Tuesday, January 01, 2008

Resolutions We'd Like To See

Florida campus cops vowing to...gasp...solve a crime:

FLORIDA - In the year since a Florida Atlantic University student and a friend were found dead of a drug overdose in a dorm room, university police have interviewed potential witnesses, searched the room and chased down leads. But they have made no arrest in the high-profile case.

The 38-officer department last year closed out and made arrests in 21 cases of rape, assault, robbery, burglary and theft — a fraction of the 279 crimes reported in the same categories last year, according to Florida Department of Law Enforcement. Officers cleared 107 crimes in the same categories in the past five years, compared with 1,586 in the same period.

The record of solving crime for the FAU police force, troubled by sex scandals and turnover at the top in recent years, is no worse than many other university police departments, but it lags behind similar-sized municipal police departments.

FAU police and university crime experts said solving crime on campus is harder than in cities.

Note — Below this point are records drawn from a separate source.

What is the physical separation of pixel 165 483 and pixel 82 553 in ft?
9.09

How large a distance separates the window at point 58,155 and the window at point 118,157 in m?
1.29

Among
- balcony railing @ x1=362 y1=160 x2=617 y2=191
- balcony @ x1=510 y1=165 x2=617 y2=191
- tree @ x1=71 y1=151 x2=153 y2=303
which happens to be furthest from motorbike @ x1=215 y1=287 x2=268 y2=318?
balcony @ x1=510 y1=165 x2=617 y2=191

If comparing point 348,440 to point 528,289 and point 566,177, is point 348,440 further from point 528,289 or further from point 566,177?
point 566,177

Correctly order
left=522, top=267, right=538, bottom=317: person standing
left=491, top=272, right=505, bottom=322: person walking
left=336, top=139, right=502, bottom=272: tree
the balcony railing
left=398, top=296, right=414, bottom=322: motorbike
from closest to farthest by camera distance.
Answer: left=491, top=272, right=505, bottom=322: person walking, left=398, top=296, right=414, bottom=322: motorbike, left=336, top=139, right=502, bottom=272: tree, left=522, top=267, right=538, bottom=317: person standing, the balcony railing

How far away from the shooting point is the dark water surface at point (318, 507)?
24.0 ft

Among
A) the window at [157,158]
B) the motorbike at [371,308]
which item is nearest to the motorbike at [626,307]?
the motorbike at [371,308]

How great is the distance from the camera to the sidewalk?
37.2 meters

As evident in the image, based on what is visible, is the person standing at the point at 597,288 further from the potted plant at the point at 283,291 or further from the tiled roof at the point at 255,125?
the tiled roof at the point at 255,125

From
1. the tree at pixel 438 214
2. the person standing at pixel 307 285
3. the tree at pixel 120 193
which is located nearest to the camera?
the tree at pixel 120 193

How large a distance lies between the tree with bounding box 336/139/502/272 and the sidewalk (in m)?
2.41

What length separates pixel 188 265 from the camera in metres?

Detective bureaus are relatively small, so it often falls on patrol officers to act as investigators, crime technicians and evidence gatherers, they said. Police have to investigate more burglary and theft cases because university policies generally require those crimes be reported. There are fewer rashes of crimes, leading to less evidence to be collected for investigations.

FAU’s crime clearance percentage — arrests and closed cases as a percentage of reported crimes — was 7 percent last year, the FDLE reported. That was higher than the 2 percent clearance at Florida International University and lower than the 11 percent at the University of Florida.

The clearance percentage is commonly used as a gauge of a police department’s ability to solve crime, though it is intended to be a crime trend measure.

FAU has fared much worse than other, similar-sized Palm Beach County police departments.

The 31-officer Lantana Police Department had a 23 clearance percentage last year, the 53-officer Greenacres department recorded 20 percent and the 32-officer North Palm Beach department had a 20 percent clearance percentage. Countywide, the clearance rate was 18 percent."

Cutting through the bullshit time: College kids are smarter than the average criminal on the street so an 11% clearance rate is about all one can expect.

On college campuses, crime pays. Bigtime.